Xi Jinping’s trusted advisor Li Qiang has been chosen China’s next premier. He will be ostensibly responsible for the world’s second-largest economy, which is now seeing some of its worst prospects in years. The National People’s Congress, China’s ceremonial parliament, met in Beijing on Saturday morning, when Li was nominated by Xi and appointed to the role with no dissenting voices. He takes over for Li Keqiang, who has stepped down as premier.
Nearly all of the more than 2,900 delegates who cast ballots chose the 63-year-old. The confirmation of Li’s post was a formality, coming a day after Xi, 69, achieved an unrivalled third five-year term as president, making him the most powerful Chinese leader since Mao Zedong and giving him the potential to reign for life. As the party ruler of China’s financial capital, Li is most well-known for imposing a strict “zero-COVID” lockdown on the city last spring. Doing so demonstrated his dedication to Xi in the face of opposition from locals upset about a shortage of resources including food, healthcare, and education. It was during Xi’s time as governor of Zhejiang, Li’s home province in the country’s southeast, that the two first met. Zhejiang is now widely recognized as a technological and industrial powerhouse. Even as Xi maintained tougher political controls and anti-COVID regulations, Li had gained a reputation in Zhejiang and Shanghai as being favorable to private enterprise before the epidemic hit, and he also had greater authority over e-commerce and other Internet companies.
Li will be responsible for recovering China’s slowing economy as premier while the country continues to recover from the pandemic. Weak export demand throughout the world, ongoing US tariff rises, a declining workforce, and an ageing population are all challenges he’ll have to overcome. The Chinese economy expanded by only 3% in 2018, and on the first day of parliament, Beijing set a modest growth target of approximately 5% for 2023, the lowest aim in over three decades. According to Christopher Beddor, deputy China research director at Gavekal Dragonomics, according to reporters, Li’s key job this year would be to accomplish that aim without causing significant inflation or piling on debt.

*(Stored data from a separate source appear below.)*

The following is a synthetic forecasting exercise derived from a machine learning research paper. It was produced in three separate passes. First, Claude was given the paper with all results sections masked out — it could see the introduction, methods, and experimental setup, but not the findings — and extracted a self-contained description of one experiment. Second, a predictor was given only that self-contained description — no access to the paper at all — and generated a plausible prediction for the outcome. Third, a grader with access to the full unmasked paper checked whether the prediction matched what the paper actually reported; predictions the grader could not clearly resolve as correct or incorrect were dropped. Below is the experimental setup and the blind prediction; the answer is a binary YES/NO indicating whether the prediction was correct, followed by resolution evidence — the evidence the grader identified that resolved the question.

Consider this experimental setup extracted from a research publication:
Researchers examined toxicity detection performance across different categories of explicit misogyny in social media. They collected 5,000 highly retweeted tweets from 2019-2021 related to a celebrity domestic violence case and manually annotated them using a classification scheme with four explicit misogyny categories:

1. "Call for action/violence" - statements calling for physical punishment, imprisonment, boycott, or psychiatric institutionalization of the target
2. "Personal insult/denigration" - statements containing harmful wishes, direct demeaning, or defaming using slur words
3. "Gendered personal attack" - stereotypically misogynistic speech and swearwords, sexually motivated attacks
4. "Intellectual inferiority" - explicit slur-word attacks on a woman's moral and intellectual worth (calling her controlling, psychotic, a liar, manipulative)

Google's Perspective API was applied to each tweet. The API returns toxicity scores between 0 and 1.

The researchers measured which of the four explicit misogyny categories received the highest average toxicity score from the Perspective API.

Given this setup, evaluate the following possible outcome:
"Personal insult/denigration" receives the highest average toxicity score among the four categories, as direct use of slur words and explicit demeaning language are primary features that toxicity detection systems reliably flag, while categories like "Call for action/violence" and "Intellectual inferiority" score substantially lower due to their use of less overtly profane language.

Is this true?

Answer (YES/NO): NO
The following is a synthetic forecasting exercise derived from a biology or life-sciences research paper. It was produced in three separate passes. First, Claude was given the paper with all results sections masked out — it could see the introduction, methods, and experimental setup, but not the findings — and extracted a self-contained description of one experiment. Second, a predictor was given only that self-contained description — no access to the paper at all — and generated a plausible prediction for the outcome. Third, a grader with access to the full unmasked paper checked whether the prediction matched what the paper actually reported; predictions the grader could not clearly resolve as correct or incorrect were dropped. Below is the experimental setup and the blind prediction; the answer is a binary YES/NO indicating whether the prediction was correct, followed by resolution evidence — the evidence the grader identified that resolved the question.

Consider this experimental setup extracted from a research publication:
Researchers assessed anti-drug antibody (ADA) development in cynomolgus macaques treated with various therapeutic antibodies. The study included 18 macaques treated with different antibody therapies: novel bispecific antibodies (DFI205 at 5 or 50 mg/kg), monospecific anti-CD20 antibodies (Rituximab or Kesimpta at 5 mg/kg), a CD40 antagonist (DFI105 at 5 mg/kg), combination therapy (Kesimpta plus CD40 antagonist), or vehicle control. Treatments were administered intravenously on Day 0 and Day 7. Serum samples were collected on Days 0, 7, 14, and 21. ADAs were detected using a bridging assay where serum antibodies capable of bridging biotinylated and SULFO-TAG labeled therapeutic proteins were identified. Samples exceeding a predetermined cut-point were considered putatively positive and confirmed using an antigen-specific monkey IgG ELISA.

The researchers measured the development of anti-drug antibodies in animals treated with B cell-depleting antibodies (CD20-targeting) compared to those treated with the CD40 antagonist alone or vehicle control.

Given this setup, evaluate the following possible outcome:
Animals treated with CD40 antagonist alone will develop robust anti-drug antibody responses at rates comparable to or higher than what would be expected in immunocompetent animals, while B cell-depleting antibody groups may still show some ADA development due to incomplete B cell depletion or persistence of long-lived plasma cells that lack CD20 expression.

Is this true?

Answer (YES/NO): NO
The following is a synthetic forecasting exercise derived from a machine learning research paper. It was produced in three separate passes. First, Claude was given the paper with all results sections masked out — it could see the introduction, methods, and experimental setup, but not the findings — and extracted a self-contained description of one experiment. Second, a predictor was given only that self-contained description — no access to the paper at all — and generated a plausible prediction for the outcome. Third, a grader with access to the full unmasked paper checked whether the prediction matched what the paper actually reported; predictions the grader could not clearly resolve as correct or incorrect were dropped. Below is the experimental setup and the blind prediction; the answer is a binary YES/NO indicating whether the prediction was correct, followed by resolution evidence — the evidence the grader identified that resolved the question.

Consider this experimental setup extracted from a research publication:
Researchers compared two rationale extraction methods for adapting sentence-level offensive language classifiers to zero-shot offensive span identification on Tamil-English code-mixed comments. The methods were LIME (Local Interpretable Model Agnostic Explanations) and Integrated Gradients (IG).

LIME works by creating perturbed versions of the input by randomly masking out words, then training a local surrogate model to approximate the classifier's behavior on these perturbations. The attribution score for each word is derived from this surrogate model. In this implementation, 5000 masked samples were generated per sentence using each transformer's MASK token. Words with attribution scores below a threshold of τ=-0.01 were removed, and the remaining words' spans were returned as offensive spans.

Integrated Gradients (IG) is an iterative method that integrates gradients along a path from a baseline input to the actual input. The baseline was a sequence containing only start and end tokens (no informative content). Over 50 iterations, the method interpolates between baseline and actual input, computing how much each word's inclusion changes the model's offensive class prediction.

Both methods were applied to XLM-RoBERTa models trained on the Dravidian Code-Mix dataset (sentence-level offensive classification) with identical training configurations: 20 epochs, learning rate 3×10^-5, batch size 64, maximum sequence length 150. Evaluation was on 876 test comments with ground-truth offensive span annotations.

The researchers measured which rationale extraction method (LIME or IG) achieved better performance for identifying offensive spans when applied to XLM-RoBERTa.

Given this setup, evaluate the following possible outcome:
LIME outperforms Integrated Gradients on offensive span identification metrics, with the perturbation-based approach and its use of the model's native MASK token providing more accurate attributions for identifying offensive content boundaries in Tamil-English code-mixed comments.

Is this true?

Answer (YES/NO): NO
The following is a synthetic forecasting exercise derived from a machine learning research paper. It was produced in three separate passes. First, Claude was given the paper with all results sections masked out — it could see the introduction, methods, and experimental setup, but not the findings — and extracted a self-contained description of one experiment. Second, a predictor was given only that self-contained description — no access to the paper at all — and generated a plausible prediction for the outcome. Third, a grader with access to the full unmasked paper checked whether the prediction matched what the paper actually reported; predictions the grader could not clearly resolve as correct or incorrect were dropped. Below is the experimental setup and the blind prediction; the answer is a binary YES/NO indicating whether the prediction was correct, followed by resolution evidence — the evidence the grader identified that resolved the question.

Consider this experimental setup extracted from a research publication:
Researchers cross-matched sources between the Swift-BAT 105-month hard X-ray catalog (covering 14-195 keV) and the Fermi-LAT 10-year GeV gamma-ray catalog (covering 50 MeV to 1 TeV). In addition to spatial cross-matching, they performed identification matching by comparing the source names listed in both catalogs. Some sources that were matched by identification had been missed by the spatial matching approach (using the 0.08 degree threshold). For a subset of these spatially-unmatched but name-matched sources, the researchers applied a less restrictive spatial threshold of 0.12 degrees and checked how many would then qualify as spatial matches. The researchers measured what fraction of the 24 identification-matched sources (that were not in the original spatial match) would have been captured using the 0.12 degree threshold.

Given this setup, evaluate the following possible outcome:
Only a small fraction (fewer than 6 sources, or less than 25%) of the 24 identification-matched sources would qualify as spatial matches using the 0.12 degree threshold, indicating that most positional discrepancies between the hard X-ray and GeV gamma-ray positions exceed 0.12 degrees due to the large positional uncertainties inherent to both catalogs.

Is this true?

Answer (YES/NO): NO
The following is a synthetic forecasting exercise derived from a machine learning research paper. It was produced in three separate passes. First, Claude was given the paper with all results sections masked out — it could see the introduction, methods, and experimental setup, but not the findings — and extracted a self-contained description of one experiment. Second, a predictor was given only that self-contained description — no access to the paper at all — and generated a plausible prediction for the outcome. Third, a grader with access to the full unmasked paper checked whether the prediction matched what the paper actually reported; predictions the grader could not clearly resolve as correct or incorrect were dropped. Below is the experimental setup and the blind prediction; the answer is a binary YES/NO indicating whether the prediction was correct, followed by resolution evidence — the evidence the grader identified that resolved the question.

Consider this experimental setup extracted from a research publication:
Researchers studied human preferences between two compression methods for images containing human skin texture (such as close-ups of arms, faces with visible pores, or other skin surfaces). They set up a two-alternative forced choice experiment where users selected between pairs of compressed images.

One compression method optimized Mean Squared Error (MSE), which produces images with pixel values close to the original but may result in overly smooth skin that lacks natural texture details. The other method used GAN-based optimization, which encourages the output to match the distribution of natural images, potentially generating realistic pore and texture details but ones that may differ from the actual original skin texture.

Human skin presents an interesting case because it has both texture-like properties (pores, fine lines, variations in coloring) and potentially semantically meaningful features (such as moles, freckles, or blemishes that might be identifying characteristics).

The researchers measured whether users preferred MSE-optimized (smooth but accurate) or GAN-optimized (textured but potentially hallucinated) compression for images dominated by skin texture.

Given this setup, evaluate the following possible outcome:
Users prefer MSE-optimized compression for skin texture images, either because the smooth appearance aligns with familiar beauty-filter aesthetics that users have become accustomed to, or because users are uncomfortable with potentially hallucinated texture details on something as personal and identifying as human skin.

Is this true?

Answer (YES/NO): NO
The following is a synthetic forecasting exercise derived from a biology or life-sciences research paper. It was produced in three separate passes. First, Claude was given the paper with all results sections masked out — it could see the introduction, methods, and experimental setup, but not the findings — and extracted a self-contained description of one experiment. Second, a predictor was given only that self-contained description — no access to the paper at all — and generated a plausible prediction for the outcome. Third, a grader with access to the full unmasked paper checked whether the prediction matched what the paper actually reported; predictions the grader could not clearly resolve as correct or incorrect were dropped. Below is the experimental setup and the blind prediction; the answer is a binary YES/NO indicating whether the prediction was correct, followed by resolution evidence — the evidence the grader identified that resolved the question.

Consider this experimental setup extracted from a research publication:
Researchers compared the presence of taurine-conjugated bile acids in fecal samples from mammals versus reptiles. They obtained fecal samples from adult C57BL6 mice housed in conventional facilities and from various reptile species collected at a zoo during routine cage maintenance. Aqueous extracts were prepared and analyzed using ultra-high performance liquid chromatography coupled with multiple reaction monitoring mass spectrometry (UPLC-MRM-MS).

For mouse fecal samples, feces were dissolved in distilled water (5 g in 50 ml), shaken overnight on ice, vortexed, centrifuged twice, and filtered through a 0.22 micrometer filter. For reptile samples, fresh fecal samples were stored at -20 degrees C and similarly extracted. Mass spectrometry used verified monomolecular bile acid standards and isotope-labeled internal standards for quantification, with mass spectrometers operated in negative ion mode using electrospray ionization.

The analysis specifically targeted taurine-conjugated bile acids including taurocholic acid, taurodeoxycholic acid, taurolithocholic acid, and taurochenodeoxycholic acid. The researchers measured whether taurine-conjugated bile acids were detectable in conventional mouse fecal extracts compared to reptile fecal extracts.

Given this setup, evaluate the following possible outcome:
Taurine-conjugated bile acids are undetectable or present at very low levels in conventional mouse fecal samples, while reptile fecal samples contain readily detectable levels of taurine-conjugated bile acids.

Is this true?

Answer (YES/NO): YES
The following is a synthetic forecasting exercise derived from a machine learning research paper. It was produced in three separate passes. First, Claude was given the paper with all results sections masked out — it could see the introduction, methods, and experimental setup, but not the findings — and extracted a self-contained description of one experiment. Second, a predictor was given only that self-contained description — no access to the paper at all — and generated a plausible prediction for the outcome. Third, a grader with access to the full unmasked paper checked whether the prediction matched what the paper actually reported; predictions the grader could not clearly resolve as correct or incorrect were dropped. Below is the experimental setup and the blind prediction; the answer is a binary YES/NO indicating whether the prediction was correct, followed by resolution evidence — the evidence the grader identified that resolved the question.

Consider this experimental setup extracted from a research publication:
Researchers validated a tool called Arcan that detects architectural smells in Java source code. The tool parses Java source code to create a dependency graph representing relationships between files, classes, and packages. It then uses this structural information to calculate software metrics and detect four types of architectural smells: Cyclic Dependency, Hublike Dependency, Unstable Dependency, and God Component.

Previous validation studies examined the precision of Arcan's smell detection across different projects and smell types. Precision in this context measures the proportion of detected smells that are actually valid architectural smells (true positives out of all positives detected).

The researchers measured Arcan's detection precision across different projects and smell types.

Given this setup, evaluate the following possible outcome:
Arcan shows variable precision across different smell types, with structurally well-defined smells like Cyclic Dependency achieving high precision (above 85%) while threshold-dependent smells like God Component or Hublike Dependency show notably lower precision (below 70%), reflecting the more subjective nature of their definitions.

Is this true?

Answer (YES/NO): NO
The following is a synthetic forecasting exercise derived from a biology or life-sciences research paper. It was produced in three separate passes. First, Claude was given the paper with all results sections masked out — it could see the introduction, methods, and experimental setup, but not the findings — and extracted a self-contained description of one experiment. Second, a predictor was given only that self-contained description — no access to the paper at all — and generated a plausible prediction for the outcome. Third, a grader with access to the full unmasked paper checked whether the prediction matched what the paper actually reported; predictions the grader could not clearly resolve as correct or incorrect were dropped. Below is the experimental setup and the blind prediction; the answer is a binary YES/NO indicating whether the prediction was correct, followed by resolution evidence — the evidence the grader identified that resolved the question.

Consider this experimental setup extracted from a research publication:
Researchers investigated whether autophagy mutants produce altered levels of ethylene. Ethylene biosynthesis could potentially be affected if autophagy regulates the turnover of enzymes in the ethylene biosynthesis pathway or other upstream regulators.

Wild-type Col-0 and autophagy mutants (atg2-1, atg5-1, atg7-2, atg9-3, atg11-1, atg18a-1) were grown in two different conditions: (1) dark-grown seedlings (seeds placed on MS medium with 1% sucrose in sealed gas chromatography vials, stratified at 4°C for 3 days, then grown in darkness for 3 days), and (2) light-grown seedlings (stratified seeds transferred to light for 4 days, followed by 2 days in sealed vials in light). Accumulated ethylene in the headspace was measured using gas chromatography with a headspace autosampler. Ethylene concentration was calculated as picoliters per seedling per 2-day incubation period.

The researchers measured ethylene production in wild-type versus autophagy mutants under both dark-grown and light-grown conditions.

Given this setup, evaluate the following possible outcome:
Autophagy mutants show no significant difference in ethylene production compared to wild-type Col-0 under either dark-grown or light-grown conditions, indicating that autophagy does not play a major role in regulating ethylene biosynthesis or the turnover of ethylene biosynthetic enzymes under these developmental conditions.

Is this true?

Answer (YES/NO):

For the sake of COVID containment, the leadership has already tolerated two years of extraordinarily sluggish economic development. They won’t tolerate another attempt at confinement now that the last one has failed,” Beddor added. On Monday, at the completion of the parliamentary session, the premier traditionally answers questions from the media, and Li will use this opportunity to make his debut on the world stage. In China’s greatest power upheaval in a decade, Xi is installing a slate of supporters, including Li, in crucial posts.